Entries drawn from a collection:
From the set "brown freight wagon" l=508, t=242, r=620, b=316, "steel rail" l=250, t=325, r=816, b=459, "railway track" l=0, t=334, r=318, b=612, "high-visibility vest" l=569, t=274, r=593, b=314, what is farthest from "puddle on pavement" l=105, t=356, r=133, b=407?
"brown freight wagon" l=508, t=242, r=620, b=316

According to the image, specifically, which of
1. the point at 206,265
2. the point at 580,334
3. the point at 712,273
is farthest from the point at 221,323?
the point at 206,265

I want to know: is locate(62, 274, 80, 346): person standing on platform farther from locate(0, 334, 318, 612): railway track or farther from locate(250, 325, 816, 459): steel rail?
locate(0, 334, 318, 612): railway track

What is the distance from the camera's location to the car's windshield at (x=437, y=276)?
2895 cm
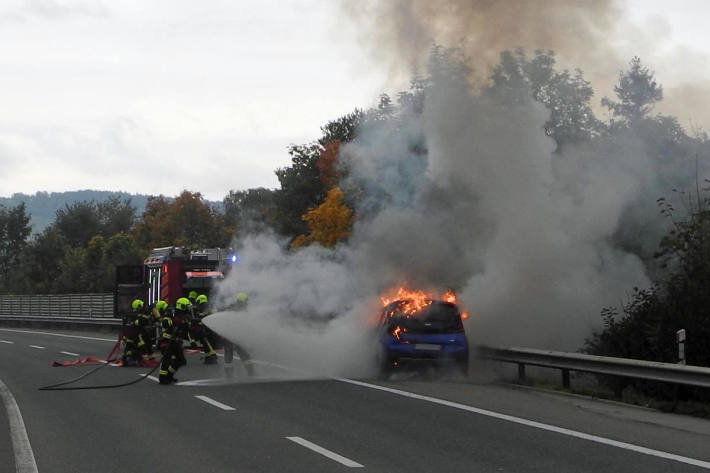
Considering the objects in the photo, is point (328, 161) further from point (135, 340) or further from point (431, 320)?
point (431, 320)

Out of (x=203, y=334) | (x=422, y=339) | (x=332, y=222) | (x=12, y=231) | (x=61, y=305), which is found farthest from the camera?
(x=12, y=231)

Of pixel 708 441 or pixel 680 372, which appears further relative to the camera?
pixel 680 372

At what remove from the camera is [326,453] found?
1010 centimetres

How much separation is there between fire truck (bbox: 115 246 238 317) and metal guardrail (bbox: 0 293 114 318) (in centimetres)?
1613

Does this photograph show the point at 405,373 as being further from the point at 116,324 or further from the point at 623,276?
the point at 116,324

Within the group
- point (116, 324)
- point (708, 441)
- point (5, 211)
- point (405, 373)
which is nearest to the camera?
point (708, 441)

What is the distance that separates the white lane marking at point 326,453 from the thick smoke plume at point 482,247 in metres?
9.87

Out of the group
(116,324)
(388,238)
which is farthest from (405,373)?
(116,324)

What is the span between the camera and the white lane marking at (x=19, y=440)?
9492mm

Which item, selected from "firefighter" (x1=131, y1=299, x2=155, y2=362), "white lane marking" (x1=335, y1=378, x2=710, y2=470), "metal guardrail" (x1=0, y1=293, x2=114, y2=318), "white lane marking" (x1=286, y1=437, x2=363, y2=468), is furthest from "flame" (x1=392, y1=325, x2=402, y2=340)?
"metal guardrail" (x1=0, y1=293, x2=114, y2=318)

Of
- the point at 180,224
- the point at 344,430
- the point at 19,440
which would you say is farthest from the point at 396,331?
the point at 180,224

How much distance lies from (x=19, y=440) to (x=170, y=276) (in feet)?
59.8

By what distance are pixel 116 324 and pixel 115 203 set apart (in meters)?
112

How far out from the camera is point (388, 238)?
76.1 ft
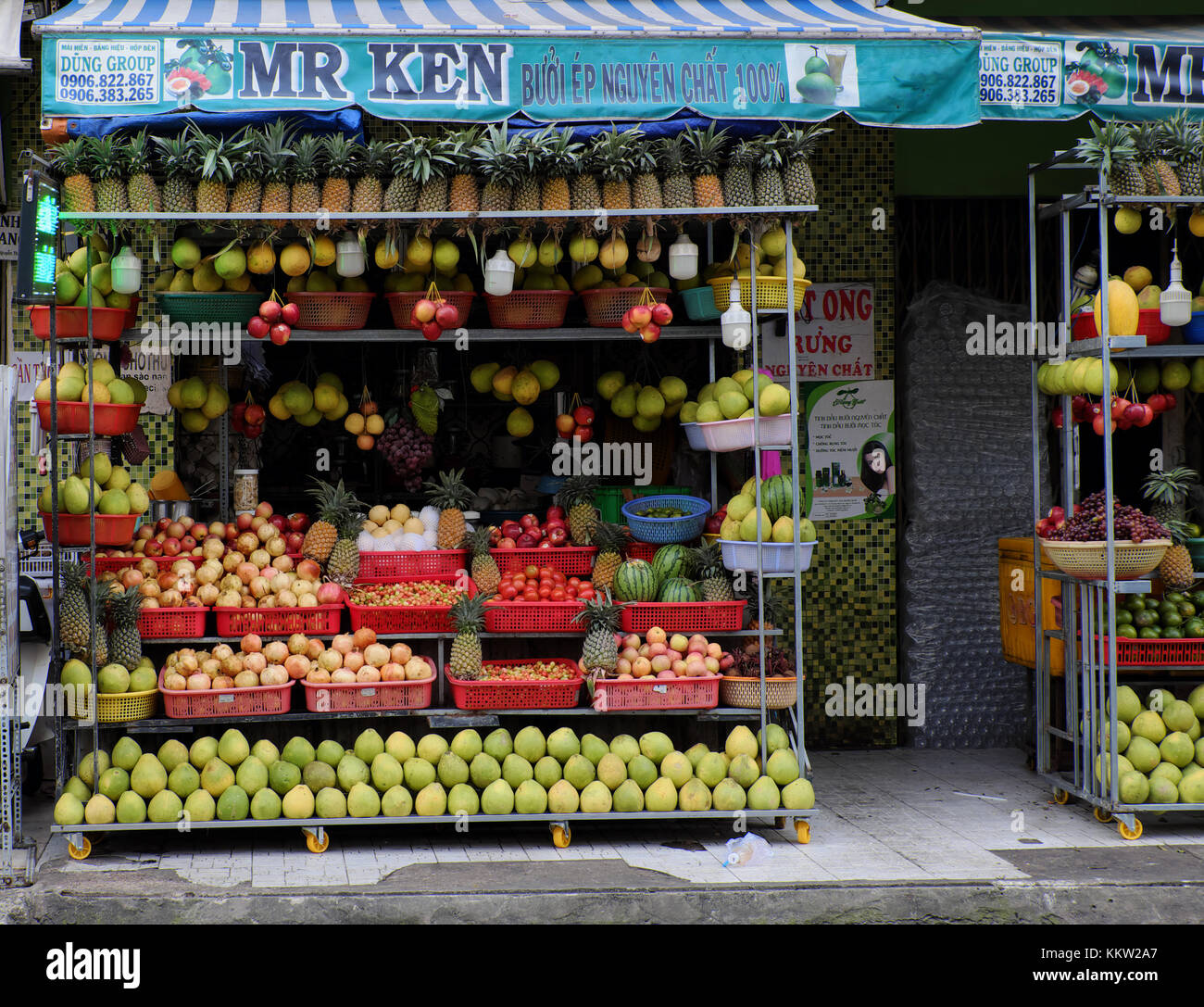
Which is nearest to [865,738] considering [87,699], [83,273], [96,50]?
[87,699]

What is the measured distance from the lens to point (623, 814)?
682 cm

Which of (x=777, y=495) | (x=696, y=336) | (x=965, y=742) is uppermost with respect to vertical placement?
(x=696, y=336)

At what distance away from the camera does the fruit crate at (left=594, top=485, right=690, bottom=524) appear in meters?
8.38

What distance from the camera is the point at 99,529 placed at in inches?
277

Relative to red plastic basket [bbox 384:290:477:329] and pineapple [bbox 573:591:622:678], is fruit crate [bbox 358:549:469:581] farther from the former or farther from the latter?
red plastic basket [bbox 384:290:477:329]

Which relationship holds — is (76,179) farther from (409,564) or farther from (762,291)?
(762,291)

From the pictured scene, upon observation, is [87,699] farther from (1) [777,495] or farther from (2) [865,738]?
(2) [865,738]

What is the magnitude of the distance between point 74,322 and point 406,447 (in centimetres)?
221

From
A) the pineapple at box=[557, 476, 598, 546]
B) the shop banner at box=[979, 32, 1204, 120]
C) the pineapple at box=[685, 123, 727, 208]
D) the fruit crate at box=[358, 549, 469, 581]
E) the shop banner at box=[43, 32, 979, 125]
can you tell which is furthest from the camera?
the pineapple at box=[557, 476, 598, 546]

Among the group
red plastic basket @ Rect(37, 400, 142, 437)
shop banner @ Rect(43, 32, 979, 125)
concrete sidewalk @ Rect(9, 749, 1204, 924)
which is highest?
shop banner @ Rect(43, 32, 979, 125)

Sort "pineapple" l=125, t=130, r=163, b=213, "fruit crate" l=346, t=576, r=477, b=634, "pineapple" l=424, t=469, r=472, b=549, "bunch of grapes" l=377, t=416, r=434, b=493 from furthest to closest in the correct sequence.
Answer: "bunch of grapes" l=377, t=416, r=434, b=493, "pineapple" l=424, t=469, r=472, b=549, "fruit crate" l=346, t=576, r=477, b=634, "pineapple" l=125, t=130, r=163, b=213

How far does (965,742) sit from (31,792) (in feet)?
21.5

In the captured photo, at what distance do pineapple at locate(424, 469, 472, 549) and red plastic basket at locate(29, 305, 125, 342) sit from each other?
210cm

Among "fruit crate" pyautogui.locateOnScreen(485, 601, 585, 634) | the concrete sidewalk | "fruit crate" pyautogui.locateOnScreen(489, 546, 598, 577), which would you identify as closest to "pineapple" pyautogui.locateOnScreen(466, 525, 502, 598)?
"fruit crate" pyautogui.locateOnScreen(489, 546, 598, 577)
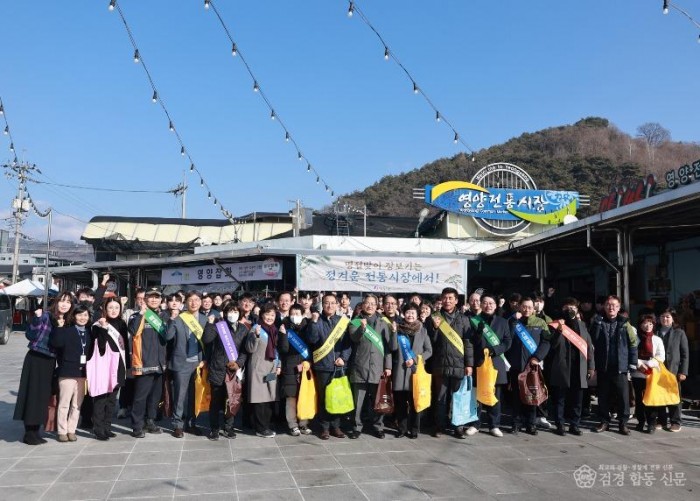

__STATED TASK__: Pull out each line above that contains the string "steel" and list those lines.

__ANSWER IN FULL__:
From the set "brown freight wagon" l=508, t=242, r=620, b=316, "steel rail" l=250, t=325, r=816, b=459, "railway track" l=0, t=334, r=318, b=612, "high-visibility vest" l=569, t=274, r=593, b=314, what is farthest from "puddle on pavement" l=105, t=356, r=133, b=407?
I want to know: is locate(62, 274, 80, 346): person standing on platform farther from locate(0, 334, 318, 612): railway track or farther from locate(250, 325, 816, 459): steel rail?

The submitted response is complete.